- _Work order 1_: Extract the passage of the Barclays dark pool settlement article that runs from "ATTORNEY: TAMAR A." to "to other participants.", copying it word for word.
- _Work order 2_: Write the next part of the article on the Barclays dark pool lawsuit, beginning right after its final sentence.

ATTORNEY: TAMAR A. WEINRIB
POMERANTZ MONITOR JANUARY/FEBRUARY 2019
As this issue of the Monitor was going to press, Pomerantz, as sole Lead Counsel, achieved a $27 million settlement on behalf of the Class in Strougo v. Barclays PLC, which is pending court approval. In this high-profile securities litigation, plaintiffs alleged that defendants Barclays PLC, Barclays Capital US, and former head of equities electronic trading William White, concealed information and misled investors regarding its management of its Liquidity Cross, or LX, dark pool -- a private off-exchange trading platform where the size and price of orders are not revealed to other participants.
Specifically, during the Class Period, Barclays touted its Liquidity Profiling tool, describing it as “a sophisticated surveillance framework that protects clients from predatory trading activity in LX,” while promoting LX as “built on transparency” and featuring “built-in safeguards to manage toxicity [of aggressive traders].” However, the suit alleges that rather than banning “predatory” traders, Barclays actively encouraged them to enter the pool, applied manual overrides to re-categorize “aggressive” clients as “passive” in the Liquidity Profiling system, failed to police LX to prevent and punish toxic trading, intentionally altered marketing materials to omit reference to the largest predatory high frequency trader in LX, and preferentially routed dark orders to LX where those orders rested for two seconds seeking a “fill” vulnerable to toxic traders. This preferential treatment to high-frequency traders allowed them to victimize other dark pool investors by trading ahead of anticipated purchase and sell orders, thereby rapidly capitalizing on proprietary information regarding trading patterns.

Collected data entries
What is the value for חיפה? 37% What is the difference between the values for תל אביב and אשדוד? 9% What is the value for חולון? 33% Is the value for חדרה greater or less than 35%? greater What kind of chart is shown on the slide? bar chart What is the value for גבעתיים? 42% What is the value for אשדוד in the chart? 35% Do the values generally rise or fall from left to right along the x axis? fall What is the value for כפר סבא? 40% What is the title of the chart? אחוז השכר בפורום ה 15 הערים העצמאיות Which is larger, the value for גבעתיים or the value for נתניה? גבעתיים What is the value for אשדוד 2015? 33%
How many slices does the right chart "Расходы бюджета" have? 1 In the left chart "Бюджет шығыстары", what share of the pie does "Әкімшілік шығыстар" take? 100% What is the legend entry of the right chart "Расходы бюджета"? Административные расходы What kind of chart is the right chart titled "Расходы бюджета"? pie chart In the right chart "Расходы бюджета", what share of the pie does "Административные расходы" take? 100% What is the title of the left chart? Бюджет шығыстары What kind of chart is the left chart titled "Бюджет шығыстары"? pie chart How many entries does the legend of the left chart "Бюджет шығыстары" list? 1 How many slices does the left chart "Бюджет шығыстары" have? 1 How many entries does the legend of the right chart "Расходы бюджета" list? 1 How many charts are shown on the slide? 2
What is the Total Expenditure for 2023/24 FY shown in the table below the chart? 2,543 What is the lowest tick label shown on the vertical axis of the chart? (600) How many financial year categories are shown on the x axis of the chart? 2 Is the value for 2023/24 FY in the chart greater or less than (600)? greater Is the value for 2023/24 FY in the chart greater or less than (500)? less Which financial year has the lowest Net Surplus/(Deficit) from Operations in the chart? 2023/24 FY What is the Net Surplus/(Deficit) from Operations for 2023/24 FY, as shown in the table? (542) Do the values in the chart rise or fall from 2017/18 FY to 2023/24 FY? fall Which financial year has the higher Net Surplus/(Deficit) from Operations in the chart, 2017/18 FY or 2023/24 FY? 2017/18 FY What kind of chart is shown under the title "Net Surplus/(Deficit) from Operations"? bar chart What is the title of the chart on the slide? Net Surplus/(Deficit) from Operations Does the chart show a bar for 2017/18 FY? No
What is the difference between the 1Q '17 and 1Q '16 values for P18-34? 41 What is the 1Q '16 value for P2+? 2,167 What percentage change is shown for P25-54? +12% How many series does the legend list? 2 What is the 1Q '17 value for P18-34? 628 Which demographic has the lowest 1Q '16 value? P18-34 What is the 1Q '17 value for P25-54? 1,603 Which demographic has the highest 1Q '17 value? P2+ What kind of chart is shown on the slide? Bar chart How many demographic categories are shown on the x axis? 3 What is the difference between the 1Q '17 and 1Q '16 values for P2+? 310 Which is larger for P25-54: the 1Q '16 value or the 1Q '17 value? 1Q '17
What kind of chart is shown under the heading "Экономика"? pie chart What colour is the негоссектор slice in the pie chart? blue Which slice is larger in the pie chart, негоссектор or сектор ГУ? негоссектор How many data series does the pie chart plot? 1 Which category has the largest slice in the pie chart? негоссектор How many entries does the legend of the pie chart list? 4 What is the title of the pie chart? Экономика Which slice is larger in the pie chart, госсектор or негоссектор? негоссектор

- _Response area 1_:
ATTORNEY: TAMAR A. WEINRIB
POMERANTZ MONITOR JANUARY/FEBRUARY 2019
As this issue of the Monitor was going to press, Pomerantz, as sole Lead Counsel, achieved a $27 million settlement on behalf of the Class in Strougo v. Barclays PLC, which is pending court approval. In this high-profile securities litigation, plaintiffs alleged that defendants Barclays PLC, Barclays Capital US, and former head of equities electronic trading William White, concealed information and misled investors regarding its management of its Liquidity Cross, or LX, dark pool -- a private off-exchange trading platform where the size and price of orders are not revealed to other participants.

- _Response area 2_:
In certifying the Class in February 2016, Judge Shira S. Scheindlin of the federal district court in the Southern District of New York held that even though the dark pool was just a tiny part of Barclays’ overall operations, defendants’ fraud was qualitatively material to investors because it reflected directly on the integrity of management. Defendants appealed Judge Scheindlin’s ruling in the Second Circuit Court of Appeals.
Pomerantz, in successfully opposing the appeal, achieved a precedent-setting decision in November 2017, when the Second Circuit affirmed Judge Scheindlin’s class certification ruling. The Court held that direct evidence of market efficiency is not always necessary to invoke the Basic presumption of reliance, and was not required here. The Court further held that Defendants seeking to rebut the presumption must do so by a preponderance of the evidence. This ruling will form the bedrock of class action securities litigation for decades to come.
Pomerantz Managing Partner Jeremy Lieberman stated, “We are extremely pleased with this settlement, which represents more than 28 percent of plaintiffs’ alleged recoverable damages,” he said, “well above the norm in securities class actions.”
Pomerantz Partner Tamar A. Weinrib led the litigation with Managing Partner Jeremy Lieberman and Pomerantz Senior Partner Patrick V. Dahlstrom.